/cs109-209

cs109a, cs209b projects.

CS109a / CS209b Projects - Audrey Chang

Hi! I'm Audrey, an impact-oriented data scientist and Harvard junior joint concentrating in Computer Science and Statistics with a secondary in Sociology. This repository collects data science and data analysis projects I have completed for academic, self-learning and hobby purposes.

A bit about me...

I love to work on projects that democratize knowledge, experience, and opportunity.

In the last 3 years, I've...

Talk to me about: Responsible AI (algorithmic fairness, sociotechnical auditing, data privacy), applying data science, statistical & machine learning tools to business strategy, management, and marketing trends; and the design of products, places, and markets!


Projects

Note: Some projects are associated to coding exercises and assignments from Harvard's Data Science course, CS109. It violates Copyright Laws to have the assignments available publicly, although I am happy to walk through a detailed project process upon request — see my contact information below! When available, a summary of my produced figures is linked in the associated repository's README.


Predicting homelessness rate

Built a model that predicts the total number of individuals experiencing homelessness per 10,000 people in the US based on environmental and market predictors using data from the US Department of Housing and Urban Development (HUD). Expanded upon the HUD's 2019 report and reconstructed their linear regression predictive model as our baseline model. Cleaned data, conducted exploratory data analysis and visualization for selected features. Developed model: implemented decision tree model with cross validation, bagging model with cross validation, random forest model, AdaBoost and gradient boosting models, and a stacked model. Compared models via their R-squared values and computation time to determine that the Gradient Boosting model performed the best on the test data with the highest $R^2$ value of 0.8859, far greater than the simulated report linear regression with an $R^2$ of 0.385.

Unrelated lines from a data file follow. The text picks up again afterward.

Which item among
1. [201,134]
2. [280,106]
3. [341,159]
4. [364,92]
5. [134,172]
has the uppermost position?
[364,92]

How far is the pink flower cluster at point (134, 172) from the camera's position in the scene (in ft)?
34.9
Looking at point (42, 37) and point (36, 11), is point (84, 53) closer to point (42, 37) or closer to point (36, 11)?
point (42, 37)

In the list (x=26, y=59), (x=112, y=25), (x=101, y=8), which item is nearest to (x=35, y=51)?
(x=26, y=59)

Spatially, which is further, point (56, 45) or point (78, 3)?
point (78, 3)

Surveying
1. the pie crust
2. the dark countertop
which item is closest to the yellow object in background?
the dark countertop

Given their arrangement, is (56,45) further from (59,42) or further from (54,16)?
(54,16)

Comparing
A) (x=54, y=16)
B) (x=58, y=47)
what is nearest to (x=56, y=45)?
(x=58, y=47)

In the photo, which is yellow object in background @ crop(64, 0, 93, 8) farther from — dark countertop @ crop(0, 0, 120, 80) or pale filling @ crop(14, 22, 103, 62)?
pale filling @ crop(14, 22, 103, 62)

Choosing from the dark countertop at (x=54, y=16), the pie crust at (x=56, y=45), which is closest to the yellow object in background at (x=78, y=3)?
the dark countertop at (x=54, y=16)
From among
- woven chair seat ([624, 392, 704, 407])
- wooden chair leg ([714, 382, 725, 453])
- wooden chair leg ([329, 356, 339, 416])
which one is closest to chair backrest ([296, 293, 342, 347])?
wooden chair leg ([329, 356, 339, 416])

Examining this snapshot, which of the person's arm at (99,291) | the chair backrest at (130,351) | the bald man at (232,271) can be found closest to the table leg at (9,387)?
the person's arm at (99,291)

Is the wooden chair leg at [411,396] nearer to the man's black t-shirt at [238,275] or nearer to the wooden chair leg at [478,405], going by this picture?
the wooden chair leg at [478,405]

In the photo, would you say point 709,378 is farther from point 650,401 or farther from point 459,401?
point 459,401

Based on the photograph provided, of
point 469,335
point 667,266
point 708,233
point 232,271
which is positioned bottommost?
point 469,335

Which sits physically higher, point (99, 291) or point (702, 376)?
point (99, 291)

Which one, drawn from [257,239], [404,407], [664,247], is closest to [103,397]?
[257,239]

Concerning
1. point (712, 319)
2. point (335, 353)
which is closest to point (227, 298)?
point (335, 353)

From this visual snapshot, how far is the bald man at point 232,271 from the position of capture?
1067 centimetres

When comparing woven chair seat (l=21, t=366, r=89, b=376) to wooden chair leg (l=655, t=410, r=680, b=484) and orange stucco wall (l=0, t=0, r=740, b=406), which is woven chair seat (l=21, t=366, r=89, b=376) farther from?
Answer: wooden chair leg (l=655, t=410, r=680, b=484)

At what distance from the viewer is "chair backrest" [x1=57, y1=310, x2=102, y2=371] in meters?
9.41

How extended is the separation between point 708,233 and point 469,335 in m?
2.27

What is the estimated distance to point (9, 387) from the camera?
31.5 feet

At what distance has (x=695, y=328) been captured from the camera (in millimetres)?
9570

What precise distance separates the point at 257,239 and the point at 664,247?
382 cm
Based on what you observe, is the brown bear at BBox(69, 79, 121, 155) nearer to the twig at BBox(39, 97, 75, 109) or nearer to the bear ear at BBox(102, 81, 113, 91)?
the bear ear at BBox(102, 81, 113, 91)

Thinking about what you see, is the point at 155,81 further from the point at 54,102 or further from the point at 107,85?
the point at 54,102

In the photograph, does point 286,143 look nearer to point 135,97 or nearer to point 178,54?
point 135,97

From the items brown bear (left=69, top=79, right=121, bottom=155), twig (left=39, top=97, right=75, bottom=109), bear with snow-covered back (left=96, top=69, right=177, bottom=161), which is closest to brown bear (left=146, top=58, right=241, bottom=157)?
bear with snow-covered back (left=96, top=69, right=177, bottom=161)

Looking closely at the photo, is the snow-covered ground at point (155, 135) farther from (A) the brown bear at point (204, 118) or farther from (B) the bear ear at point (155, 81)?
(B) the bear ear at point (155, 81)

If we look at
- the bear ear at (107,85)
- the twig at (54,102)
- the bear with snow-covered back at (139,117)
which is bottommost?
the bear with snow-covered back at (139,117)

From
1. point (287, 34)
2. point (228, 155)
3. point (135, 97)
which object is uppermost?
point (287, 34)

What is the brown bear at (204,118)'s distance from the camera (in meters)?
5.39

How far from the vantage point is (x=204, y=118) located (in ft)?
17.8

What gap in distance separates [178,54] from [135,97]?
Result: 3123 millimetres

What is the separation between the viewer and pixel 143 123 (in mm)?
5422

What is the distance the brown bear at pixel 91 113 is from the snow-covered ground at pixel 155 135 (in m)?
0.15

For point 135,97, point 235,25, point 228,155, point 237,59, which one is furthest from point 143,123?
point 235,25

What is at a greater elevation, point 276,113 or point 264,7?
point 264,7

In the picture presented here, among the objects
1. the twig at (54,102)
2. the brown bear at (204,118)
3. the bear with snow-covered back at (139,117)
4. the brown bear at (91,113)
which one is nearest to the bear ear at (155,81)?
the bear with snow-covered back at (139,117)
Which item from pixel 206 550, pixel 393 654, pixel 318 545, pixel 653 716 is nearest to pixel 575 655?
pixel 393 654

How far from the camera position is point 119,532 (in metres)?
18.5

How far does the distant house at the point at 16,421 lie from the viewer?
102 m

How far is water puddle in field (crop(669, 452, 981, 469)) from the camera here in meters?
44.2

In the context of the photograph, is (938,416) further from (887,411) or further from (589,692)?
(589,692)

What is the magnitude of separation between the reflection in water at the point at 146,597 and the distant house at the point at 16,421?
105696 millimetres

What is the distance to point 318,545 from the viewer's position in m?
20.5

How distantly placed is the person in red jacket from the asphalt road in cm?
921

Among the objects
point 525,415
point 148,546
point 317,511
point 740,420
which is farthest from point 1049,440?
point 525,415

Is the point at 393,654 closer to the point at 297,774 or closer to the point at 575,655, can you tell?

Skills: model stacking, AdaBoost, gradient boosting, model selection, random forest, data visualization, data cleaning and imputation


Classifying Higgs bosons

Examined data from Monte-Carlo simulations of collisions of particles in a particle collider experiment (subset of HIGGS data set in the UCI machine learning repository, details linked) to classify which collisions produce Higgs bosons. The data contain 5000 entries, each a particle collisions described by 28 features. Constructed baseline prediction model from an overfit decision tree. Employed bagging model to reduce variance, random forest model to reduce correlation between trees, and an AdaBoost classifier to further improve accuracy. With AdaBoost Classifier, explored validation and training accuracy as a function of number of estimators and base learner depth.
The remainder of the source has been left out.